2. samtools tview your_sorted.bam your_reference.fasta
   To navigate in tview:
    - Arrow keys: Move left/right (one column at a time) or up/down (one row at a time).
    - g: Go to a specific genomic position (you will be prompted to enter the position).
    - q: Quit tview.
    - N: Switch to the next viewing mode.
    - ?: Display help with more commands.
   fasta files, Gene Annotation Files:GTF (.gtf) and GFF (gff), Alignment Files (bam), variant files(vcf) and others

### Exercise 5.1.8 Comparing raw and pre-processed reads
1. p5/030-mapping-corrected

### Exercise 5.1.11 Mapping whole genome data
1. ~/p5/040-mapping-bowtie.sh

### Exercise 5.1.12 Data from different technologies
1. Canu, Falcon, minimap/miniasm were the assemblers used.
2. minimap2 -a ref.fa query.fq > alignment.sam from https://github.com/lh3/minimap2
   
4. Illumina MiSeq: High accuracy, short reads
PacBio: Long reads, higher error rates
Oxford Nanopore: Long reads, variable error rates

## 5.2 Genomic variants

### Exercise 5.2.1 Variant calling
1. Variant calling analyzes sequencing data to detect true genetic changes while distinguishing them from sequencing errors or artifacts.
   Types:
   Single nucleotide polymorphism/variant (SNP/SNV): change of a single base in the DNA sequence (1 base)
   Insertion/deletion: addition of a group of bases, can cause frame shift (1-20 bases)
   Structural variants: deletions, duplications, inversions, translocations, >20 bases
   Copy number variations: gain or loss of large DNA segments, affecting gene dosage (hundreds to millions of bases)
   Multi-nucleotide Variant (MNV): multiple adjacent base changes that are inherited together, (contiguous 2+ bases)
   Complex/Other Variants: 	Includes mobile element insertions, gene conversions, and more
2. bcftools mpileup -f reference.fa alignments.bam | bcftools call -mv -Ob -o calls.bcf
   p5/050-variant-calling-samtools.sh
3. the output is in vcf format.
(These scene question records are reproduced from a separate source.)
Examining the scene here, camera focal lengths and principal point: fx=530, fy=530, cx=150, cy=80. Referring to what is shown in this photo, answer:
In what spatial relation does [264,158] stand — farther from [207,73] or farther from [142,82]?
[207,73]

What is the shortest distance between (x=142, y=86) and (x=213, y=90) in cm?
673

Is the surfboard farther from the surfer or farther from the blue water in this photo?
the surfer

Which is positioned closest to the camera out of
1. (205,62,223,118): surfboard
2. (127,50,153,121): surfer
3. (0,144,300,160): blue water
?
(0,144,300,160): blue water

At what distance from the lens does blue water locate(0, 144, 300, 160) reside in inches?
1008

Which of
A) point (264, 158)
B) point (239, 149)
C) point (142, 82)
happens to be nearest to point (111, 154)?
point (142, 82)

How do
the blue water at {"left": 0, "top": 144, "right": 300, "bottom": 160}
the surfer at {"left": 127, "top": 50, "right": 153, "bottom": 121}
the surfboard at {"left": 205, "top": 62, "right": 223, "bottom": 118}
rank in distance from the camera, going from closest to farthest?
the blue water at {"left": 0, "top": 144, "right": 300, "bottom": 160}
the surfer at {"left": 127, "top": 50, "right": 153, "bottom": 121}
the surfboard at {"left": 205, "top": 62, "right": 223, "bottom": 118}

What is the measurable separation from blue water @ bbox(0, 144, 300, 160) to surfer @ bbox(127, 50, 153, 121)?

The first header line denotes the file format, and the second header line is as follows:
   #CHROM  POS     ID      REF     ALT     QUAL    FILTER  INFO    FORMAT  /mnt/silo/hts2024/dnarabaci/p5/bam_files/Cg926.sorted.bam       /mnt/silo/hts2024/dnarabaci/p5/bam_files/Cr1504.sorted.bam
4. IGV
5. Script p5/051... to generate hom_snps, then the following command gives 2855: grep -v '^#' hom_snps.vcf | wc -l 
   


### Exercise 5.2.2 Comparing variant callers

1. Clair3, DeepVariant, Octopus, GATK, FreeBayes, and Strelka2 (From [Barbitoff et al, 2022](https://rdcu.be/eNuwr))
2. In the article, they compared variant calling tools, and DeepVariant consistently performed the best with high robustness.